• Given request:
Reproduce every one of the lines below word for word.

• Given entries:
— Start —

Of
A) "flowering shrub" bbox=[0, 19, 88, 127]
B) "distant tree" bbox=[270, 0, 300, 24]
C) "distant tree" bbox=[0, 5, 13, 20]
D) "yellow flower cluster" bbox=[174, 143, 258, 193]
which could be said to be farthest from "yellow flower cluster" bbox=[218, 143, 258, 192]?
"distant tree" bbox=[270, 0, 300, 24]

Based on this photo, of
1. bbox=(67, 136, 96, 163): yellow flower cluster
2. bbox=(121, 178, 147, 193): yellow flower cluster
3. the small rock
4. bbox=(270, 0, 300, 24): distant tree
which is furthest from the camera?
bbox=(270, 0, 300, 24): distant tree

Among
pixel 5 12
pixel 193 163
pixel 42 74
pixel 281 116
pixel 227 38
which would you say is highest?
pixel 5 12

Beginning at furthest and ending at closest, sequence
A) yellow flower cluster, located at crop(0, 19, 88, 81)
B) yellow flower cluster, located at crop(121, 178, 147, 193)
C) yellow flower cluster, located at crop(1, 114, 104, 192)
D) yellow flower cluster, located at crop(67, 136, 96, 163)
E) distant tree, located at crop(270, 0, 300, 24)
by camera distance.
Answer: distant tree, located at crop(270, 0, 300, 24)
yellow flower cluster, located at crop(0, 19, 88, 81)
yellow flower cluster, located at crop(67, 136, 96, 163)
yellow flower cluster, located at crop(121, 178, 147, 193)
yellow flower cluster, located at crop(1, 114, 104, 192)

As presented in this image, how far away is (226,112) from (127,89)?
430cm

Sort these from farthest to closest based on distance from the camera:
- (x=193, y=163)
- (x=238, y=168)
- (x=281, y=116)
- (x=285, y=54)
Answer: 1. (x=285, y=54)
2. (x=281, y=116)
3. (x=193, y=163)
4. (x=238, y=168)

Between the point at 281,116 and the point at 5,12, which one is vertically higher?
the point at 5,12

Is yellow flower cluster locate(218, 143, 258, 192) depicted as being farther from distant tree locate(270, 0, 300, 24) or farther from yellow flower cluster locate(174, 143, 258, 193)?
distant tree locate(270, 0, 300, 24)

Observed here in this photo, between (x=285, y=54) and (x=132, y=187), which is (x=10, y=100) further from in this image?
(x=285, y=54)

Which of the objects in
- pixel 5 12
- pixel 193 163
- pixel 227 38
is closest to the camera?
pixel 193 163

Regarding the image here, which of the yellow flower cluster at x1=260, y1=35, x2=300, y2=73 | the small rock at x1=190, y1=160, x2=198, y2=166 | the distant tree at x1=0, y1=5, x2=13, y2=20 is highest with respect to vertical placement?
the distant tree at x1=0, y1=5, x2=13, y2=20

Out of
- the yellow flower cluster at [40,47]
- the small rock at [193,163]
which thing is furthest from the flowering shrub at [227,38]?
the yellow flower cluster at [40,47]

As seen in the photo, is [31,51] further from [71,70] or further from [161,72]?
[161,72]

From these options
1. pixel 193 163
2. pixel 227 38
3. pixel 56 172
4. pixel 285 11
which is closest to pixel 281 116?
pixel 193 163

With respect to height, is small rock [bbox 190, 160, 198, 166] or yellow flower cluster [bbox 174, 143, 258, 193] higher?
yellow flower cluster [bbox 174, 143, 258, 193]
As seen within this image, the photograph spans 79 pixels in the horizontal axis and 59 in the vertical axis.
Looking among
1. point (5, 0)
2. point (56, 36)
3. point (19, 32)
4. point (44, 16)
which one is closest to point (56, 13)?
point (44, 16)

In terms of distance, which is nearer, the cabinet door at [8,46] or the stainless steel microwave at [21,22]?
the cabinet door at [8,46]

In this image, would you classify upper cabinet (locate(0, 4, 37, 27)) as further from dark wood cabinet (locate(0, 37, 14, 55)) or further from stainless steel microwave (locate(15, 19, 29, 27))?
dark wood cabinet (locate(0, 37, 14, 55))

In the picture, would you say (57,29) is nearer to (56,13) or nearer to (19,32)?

— End —

• Final result:
Of
A) "flowering shrub" bbox=[0, 19, 88, 127]
B) "distant tree" bbox=[270, 0, 300, 24]
C) "distant tree" bbox=[0, 5, 13, 20]
D) "yellow flower cluster" bbox=[174, 143, 258, 193]
which could be said to be farthest from "yellow flower cluster" bbox=[218, 143, 258, 192]?
"distant tree" bbox=[270, 0, 300, 24]

Based on this photo, of
1. bbox=(67, 136, 96, 163): yellow flower cluster
2. bbox=(121, 178, 147, 193): yellow flower cluster
3. the small rock
4. bbox=(270, 0, 300, 24): distant tree
which is furthest from the camera?
bbox=(270, 0, 300, 24): distant tree

Among
pixel 5 12
pixel 193 163
pixel 42 74
pixel 281 116
pixel 227 38
which would you say is highest?
pixel 5 12

Beginning at furthest and ending at closest, sequence
A) yellow flower cluster, located at crop(0, 19, 88, 81)
B) yellow flower cluster, located at crop(121, 178, 147, 193)
C) yellow flower cluster, located at crop(1, 114, 104, 192)
D) yellow flower cluster, located at crop(67, 136, 96, 163)
E) distant tree, located at crop(270, 0, 300, 24)
by camera distance.
Answer: distant tree, located at crop(270, 0, 300, 24)
yellow flower cluster, located at crop(0, 19, 88, 81)
yellow flower cluster, located at crop(67, 136, 96, 163)
yellow flower cluster, located at crop(121, 178, 147, 193)
yellow flower cluster, located at crop(1, 114, 104, 192)

As presented in this image, how far away is (226,112) from (127,89)?
430cm

Sort these from farthest to closest based on distance from the camera:
- (x=193, y=163)
- (x=238, y=168)
- (x=281, y=116)
- (x=285, y=54)
Answer: 1. (x=285, y=54)
2. (x=281, y=116)
3. (x=193, y=163)
4. (x=238, y=168)

Between the point at 281,116 and the point at 5,12, which one is vertically higher?
the point at 5,12

Is yellow flower cluster locate(218, 143, 258, 192) depicted as being farther from distant tree locate(270, 0, 300, 24) or farther from yellow flower cluster locate(174, 143, 258, 193)?
distant tree locate(270, 0, 300, 24)

Observed here in this photo, between (x=285, y=54) and (x=132, y=187), which is (x=10, y=100) further from in this image?
(x=285, y=54)

Which of the objects in
- pixel 5 12
- pixel 193 163
- pixel 227 38
is closest to the camera?
pixel 193 163

Regarding the image here, which of the yellow flower cluster at x1=260, y1=35, x2=300, y2=73 | the small rock at x1=190, y1=160, x2=198, y2=166 | the distant tree at x1=0, y1=5, x2=13, y2=20 is highest with respect to vertical placement?
the distant tree at x1=0, y1=5, x2=13, y2=20

Out of
- the yellow flower cluster at [40,47]
- the small rock at [193,163]
which thing is furthest from the flowering shrub at [227,38]?
the yellow flower cluster at [40,47]

As seen in the photo, is [31,51] further from [71,70] or further from [161,72]?
[161,72]

From these options
1. pixel 193 163
2. pixel 227 38
3. pixel 56 172
4. pixel 285 11
which is closest to pixel 281 116?
pixel 193 163

With respect to height, is small rock [bbox 190, 160, 198, 166] or yellow flower cluster [bbox 174, 143, 258, 193] higher?
yellow flower cluster [bbox 174, 143, 258, 193]
As seen within this image, the photograph spans 79 pixels in the horizontal axis and 59 in the vertical axis.
Looking among
1. point (5, 0)
2. point (56, 36)
3. point (19, 32)
4. point (44, 16)
which one is closest to point (56, 13)?
point (44, 16)

In terms of distance, which is nearer, the cabinet door at [8,46] or the stainless steel microwave at [21,22]?
the cabinet door at [8,46]

In this image, would you classify upper cabinet (locate(0, 4, 37, 27)) as further from dark wood cabinet (locate(0, 37, 14, 55)) or further from stainless steel microwave (locate(15, 19, 29, 27))?
dark wood cabinet (locate(0, 37, 14, 55))

In the picture, would you say (57,29) is nearer to (56,13) or nearer to (19,32)?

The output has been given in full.